- [WHAT YOU NEED TO DO]
In the records below, retype the lines from the one containing "Ranked by height, which of" to the one containing "1.10 meters", with both of those lines included.

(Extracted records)
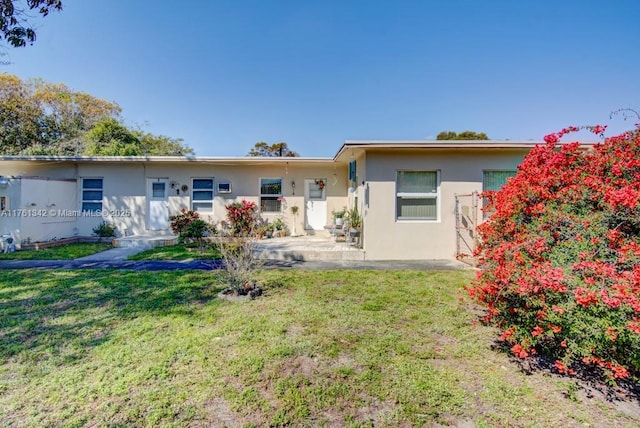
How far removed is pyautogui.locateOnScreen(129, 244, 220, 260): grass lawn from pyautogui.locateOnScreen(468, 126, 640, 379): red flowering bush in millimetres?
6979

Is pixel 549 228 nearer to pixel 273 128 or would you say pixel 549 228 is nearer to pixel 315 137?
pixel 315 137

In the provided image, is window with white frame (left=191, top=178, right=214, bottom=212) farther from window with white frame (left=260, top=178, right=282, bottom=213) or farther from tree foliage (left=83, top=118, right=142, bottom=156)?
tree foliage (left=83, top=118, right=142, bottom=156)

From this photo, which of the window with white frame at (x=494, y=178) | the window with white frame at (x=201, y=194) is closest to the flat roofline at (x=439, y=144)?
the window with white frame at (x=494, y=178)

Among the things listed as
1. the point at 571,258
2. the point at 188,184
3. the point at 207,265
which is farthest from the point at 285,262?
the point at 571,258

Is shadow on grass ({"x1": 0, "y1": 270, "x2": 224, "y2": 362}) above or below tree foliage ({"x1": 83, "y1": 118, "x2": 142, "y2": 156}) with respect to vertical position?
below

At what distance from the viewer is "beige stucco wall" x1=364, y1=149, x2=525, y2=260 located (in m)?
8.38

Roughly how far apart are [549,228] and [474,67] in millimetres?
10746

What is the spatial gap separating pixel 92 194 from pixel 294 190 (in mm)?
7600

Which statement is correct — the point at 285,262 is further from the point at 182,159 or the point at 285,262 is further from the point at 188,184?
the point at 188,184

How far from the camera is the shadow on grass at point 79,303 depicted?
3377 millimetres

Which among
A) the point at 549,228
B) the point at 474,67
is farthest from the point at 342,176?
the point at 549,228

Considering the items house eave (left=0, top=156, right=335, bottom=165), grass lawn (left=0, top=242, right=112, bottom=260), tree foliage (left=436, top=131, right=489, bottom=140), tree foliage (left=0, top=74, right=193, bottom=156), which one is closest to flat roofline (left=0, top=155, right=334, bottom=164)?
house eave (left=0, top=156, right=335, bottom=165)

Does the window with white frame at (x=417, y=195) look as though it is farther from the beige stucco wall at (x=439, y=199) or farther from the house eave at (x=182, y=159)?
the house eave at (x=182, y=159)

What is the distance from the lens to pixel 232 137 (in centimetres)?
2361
...
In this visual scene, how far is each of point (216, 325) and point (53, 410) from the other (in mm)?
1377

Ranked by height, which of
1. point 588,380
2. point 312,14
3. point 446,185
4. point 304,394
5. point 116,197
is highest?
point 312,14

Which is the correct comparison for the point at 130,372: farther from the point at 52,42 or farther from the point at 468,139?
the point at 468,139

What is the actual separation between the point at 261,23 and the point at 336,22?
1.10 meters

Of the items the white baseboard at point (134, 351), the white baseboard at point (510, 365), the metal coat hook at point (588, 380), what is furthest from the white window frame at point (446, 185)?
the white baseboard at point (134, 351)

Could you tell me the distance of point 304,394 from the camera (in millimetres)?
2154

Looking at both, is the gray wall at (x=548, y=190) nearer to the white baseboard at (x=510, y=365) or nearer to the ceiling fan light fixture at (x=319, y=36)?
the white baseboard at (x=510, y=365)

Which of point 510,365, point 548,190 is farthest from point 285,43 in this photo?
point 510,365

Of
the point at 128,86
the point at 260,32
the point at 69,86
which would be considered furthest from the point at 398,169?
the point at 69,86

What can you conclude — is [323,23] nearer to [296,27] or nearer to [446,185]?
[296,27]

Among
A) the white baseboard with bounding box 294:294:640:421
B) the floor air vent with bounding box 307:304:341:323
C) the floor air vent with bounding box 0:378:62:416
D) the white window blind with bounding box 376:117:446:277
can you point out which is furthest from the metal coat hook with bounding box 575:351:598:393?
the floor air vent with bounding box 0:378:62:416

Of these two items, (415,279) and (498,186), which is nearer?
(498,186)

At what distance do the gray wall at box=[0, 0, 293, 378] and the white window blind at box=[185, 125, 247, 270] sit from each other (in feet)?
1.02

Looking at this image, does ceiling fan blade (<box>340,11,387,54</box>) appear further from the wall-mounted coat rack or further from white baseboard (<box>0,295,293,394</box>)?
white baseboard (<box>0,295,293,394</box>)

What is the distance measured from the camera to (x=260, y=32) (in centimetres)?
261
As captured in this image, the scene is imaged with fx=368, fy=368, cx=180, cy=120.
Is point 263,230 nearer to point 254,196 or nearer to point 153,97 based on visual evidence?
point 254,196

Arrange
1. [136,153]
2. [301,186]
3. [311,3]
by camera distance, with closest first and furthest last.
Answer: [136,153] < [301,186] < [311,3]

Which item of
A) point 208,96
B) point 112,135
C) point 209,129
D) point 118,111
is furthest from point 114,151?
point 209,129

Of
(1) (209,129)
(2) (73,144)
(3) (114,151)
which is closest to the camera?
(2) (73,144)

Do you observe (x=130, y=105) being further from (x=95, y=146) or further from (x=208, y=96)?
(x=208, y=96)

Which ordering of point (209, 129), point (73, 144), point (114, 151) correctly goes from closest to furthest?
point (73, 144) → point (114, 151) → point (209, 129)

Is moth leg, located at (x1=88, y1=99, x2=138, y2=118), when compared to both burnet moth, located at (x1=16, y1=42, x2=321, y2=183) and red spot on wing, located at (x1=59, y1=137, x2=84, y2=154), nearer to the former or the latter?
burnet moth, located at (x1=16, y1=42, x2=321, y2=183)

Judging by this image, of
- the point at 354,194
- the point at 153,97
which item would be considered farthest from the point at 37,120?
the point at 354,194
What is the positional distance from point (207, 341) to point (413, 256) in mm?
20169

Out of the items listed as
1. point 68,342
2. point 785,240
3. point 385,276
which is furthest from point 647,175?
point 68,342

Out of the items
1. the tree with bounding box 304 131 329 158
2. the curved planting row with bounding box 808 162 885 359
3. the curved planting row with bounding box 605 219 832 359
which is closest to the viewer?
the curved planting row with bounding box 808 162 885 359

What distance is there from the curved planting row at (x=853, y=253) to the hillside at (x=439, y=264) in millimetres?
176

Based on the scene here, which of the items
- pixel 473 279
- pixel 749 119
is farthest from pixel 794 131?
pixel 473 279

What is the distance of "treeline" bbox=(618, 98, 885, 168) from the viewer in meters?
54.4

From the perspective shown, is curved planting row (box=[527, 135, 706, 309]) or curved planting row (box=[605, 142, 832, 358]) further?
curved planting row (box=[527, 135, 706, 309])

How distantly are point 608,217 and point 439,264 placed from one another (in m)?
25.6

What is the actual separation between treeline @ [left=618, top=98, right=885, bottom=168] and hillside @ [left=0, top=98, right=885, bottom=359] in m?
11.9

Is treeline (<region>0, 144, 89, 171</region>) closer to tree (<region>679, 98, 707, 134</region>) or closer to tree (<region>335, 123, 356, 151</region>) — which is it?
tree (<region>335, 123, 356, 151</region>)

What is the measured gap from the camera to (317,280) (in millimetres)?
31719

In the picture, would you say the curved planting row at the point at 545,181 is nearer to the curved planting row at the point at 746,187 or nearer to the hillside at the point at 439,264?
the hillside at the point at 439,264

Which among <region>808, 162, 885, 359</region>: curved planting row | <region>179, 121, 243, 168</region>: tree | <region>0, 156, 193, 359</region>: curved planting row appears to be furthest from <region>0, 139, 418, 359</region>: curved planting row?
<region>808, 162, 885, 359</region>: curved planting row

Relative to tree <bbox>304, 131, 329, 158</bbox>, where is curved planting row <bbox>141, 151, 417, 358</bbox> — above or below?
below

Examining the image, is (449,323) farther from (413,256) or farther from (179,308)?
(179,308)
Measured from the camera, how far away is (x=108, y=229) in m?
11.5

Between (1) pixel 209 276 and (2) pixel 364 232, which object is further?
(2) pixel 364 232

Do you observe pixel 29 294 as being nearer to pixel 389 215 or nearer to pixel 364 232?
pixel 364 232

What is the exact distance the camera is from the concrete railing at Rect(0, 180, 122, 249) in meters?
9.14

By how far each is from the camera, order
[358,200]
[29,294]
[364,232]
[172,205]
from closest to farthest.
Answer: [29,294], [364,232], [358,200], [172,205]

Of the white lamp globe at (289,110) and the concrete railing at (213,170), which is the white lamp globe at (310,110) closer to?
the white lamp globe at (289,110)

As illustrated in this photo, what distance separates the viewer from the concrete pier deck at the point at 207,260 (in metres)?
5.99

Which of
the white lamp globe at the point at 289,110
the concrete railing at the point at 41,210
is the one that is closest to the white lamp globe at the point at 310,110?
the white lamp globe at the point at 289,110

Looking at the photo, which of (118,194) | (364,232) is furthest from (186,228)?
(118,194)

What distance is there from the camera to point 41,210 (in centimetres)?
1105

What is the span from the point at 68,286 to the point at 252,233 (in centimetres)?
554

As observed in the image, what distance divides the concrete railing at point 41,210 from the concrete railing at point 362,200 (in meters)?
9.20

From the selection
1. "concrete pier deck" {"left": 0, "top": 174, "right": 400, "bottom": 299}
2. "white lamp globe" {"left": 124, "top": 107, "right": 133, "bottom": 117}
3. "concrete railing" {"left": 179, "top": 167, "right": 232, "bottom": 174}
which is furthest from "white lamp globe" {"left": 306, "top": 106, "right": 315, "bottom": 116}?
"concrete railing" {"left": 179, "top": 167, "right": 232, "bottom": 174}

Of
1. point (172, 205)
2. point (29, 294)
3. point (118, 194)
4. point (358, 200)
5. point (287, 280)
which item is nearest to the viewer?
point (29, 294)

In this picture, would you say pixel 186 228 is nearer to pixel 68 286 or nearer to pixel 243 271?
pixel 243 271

- [WRITTEN RESPONSE]
Ranked by height, which of
1. point 588,380
2. point 312,14
3. point 446,185
4. point 304,394
5. point 116,197
is highest?
point 312,14

Which is the correct comparison for the point at 130,372: farther from the point at 52,42 or farther from the point at 468,139?
the point at 468,139

What is the actual separation between the point at 261,23 and the point at 336,22?
1.10 meters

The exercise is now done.